> **À RÉALISER**
Recopiez les lignes ci-dessous en remplaçant « green leaf » par « leaf », sans rien modifier d'autre.

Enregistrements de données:
---
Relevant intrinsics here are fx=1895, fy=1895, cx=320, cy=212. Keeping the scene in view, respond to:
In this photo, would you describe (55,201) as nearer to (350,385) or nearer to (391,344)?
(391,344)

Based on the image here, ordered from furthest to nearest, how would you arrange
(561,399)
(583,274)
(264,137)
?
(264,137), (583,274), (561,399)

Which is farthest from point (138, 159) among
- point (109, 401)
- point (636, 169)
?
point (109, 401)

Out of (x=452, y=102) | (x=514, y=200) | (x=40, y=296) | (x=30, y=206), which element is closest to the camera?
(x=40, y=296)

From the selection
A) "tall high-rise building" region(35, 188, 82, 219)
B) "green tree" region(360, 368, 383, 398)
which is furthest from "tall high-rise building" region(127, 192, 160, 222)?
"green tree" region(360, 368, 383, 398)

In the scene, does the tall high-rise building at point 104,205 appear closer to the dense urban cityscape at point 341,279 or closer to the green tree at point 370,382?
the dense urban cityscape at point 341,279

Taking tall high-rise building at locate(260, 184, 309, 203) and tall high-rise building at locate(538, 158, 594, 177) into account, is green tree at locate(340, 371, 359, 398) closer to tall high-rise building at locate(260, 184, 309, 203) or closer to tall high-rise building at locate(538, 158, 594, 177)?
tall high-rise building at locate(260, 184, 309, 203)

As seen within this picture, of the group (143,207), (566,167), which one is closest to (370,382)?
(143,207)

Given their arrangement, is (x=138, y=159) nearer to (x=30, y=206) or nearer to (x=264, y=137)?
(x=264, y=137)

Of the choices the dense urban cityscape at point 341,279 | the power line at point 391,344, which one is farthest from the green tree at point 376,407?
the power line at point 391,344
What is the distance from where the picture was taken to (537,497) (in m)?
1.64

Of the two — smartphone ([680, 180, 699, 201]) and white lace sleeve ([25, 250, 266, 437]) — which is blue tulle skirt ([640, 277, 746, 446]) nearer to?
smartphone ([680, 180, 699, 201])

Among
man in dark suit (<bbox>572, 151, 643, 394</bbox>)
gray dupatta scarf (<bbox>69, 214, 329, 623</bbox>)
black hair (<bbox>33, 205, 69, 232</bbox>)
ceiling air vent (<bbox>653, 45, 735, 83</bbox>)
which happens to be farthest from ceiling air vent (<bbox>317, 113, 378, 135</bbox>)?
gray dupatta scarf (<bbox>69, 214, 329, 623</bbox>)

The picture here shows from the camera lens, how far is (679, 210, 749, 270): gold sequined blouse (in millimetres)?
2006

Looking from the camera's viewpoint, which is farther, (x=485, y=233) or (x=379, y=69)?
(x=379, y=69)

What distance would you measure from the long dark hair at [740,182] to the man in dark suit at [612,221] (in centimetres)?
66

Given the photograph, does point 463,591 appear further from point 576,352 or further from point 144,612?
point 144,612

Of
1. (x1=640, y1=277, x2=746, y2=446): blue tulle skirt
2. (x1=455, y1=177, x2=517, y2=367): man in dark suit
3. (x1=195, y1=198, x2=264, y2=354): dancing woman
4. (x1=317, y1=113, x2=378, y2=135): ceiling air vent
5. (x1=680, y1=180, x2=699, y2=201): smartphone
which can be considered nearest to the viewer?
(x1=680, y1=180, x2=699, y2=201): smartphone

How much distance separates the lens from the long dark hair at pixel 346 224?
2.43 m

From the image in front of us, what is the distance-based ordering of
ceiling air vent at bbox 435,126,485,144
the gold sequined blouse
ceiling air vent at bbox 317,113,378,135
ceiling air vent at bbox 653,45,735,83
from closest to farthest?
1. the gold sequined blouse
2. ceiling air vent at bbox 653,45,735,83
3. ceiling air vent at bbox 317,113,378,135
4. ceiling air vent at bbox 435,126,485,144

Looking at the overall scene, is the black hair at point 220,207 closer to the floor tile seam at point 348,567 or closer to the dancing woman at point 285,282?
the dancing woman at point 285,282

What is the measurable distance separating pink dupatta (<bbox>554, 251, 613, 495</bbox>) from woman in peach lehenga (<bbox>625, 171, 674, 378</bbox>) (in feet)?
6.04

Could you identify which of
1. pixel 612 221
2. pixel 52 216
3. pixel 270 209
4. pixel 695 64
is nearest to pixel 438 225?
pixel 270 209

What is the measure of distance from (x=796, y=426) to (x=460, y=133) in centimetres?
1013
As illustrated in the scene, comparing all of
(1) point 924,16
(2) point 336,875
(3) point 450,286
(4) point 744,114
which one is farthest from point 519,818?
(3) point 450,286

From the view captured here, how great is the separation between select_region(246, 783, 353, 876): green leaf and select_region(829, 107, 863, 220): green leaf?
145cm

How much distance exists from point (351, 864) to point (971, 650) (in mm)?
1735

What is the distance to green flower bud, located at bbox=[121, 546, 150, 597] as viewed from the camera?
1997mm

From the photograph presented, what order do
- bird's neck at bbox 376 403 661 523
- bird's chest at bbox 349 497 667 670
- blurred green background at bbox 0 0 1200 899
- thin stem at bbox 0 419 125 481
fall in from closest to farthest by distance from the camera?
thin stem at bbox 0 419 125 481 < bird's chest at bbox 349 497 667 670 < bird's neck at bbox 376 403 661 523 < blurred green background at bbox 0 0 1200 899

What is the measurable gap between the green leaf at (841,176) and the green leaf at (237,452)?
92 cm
---
> **SORTIE COMPLÈTE**
Relevant intrinsics here are fx=1895, fy=1895, cx=320, cy=212. Keeping the scene in view, respond to:
In this photo, would you describe (55,201) as nearer to (350,385) or nearer to (391,344)?
(391,344)

Based on the image here, ordered from furthest to nearest, how would you arrange
(561,399)
(583,274)
(264,137)
?
(264,137), (583,274), (561,399)

Which is farthest from point (138, 159) among
- point (109, 401)
- point (636, 169)
?
point (109, 401)

Out of (x=452, y=102) | (x=514, y=200) | (x=40, y=296) | (x=30, y=206), which element is closest to the camera?
(x=40, y=296)

From the selection
A) "tall high-rise building" region(35, 188, 82, 219)
B) "green tree" region(360, 368, 383, 398)
which is furthest from "tall high-rise building" region(127, 192, 160, 222)?
"green tree" region(360, 368, 383, 398)

In the scene, does the tall high-rise building at point 104,205 appear closer to the dense urban cityscape at point 341,279 or closer to the green tree at point 370,382?
the dense urban cityscape at point 341,279

Taking tall high-rise building at locate(260, 184, 309, 203) and tall high-rise building at locate(538, 158, 594, 177) into account, is green tree at locate(340, 371, 359, 398) closer to tall high-rise building at locate(260, 184, 309, 203) or closer to tall high-rise building at locate(538, 158, 594, 177)?
tall high-rise building at locate(260, 184, 309, 203)

As seen within this picture, of the group (143,207), (566,167), which one is closest to (370,382)?
(143,207)

Given their arrangement, is (x=138, y=159) nearer to (x=30, y=206) or nearer to (x=264, y=137)?
(x=264, y=137)

Of the choices the dense urban cityscape at point 341,279 | the power line at point 391,344, which one is farthest from the green tree at point 376,407?
the power line at point 391,344
What is the distance from where the picture was taken to (537,497) (in m)?
1.64

Of the two — smartphone ([680, 180, 699, 201]) and white lace sleeve ([25, 250, 266, 437]) — which is blue tulle skirt ([640, 277, 746, 446]) nearer to?
smartphone ([680, 180, 699, 201])

Among
man in dark suit (<bbox>572, 151, 643, 394</bbox>)
gray dupatta scarf (<bbox>69, 214, 329, 623</bbox>)
black hair (<bbox>33, 205, 69, 232</bbox>)
ceiling air vent (<bbox>653, 45, 735, 83</bbox>)
which happens to be farthest from ceiling air vent (<bbox>317, 113, 378, 135</bbox>)?
gray dupatta scarf (<bbox>69, 214, 329, 623</bbox>)

The picture here shows from the camera lens, how far is (679, 210, 749, 270): gold sequined blouse (in millimetres)?
2006

Looking from the camera's viewpoint, which is farther, (x=485, y=233) or (x=379, y=69)?
(x=379, y=69)

What distance would you measure from the long dark hair at [740,182] to the man in dark suit at [612,221] (in centimetres)?
66

Given the photograph, does point 463,591 appear further from point 576,352 or further from point 144,612?
point 144,612

Of
1. (x1=640, y1=277, x2=746, y2=446): blue tulle skirt
2. (x1=455, y1=177, x2=517, y2=367): man in dark suit
3. (x1=195, y1=198, x2=264, y2=354): dancing woman
4. (x1=317, y1=113, x2=378, y2=135): ceiling air vent
5. (x1=680, y1=180, x2=699, y2=201): smartphone
which can be considered nearest to the viewer?
(x1=680, y1=180, x2=699, y2=201): smartphone

How much distance separates the lens from the long dark hair at pixel 346 224?
2.43 m

From the image in front of us, what is the distance-based ordering of
ceiling air vent at bbox 435,126,485,144
the gold sequined blouse
ceiling air vent at bbox 317,113,378,135
ceiling air vent at bbox 653,45,735,83
from closest to farthest?
1. the gold sequined blouse
2. ceiling air vent at bbox 653,45,735,83
3. ceiling air vent at bbox 317,113,378,135
4. ceiling air vent at bbox 435,126,485,144

Looking at the overall scene, is the black hair at point 220,207 closer to the floor tile seam at point 348,567 or closer to the dancing woman at point 285,282?
the dancing woman at point 285,282

What is the measurable distance separating pink dupatta (<bbox>554, 251, 613, 495</bbox>) from woman in peach lehenga (<bbox>625, 171, 674, 378</bbox>) (in feet)?
6.04

Could you identify which of
1. pixel 612 221
2. pixel 52 216
3. pixel 270 209
4. pixel 695 64
is nearest to pixel 438 225?
pixel 270 209

What is the measure of distance from (x=796, y=426) to (x=460, y=133) in centimetres?
1013
As illustrated in the scene, comparing all of
(1) point 924,16
(2) point 336,875
(3) point 450,286
(4) point 744,114
which one is farthest from point 519,818?
(3) point 450,286

From the view captured here, how great is the separation between select_region(246, 783, 353, 876): leaf and select_region(829, 107, 863, 220): leaf?
145cm

How much distance exists from point (351, 864) to point (971, 650) (in mm)?
1735

What is the distance to green flower bud, located at bbox=[121, 546, 150, 597] as viewed from the camera?
1997mm

From the photograph presented, what order do
- bird's neck at bbox 376 403 661 523
- bird's chest at bbox 349 497 667 670
- blurred green background at bbox 0 0 1200 899
- thin stem at bbox 0 419 125 481
fall in from closest to farthest by distance from the camera?
thin stem at bbox 0 419 125 481 < bird's chest at bbox 349 497 667 670 < bird's neck at bbox 376 403 661 523 < blurred green background at bbox 0 0 1200 899

What is the measurable gap between the leaf at (841,176) and the leaf at (237,452)?
92 cm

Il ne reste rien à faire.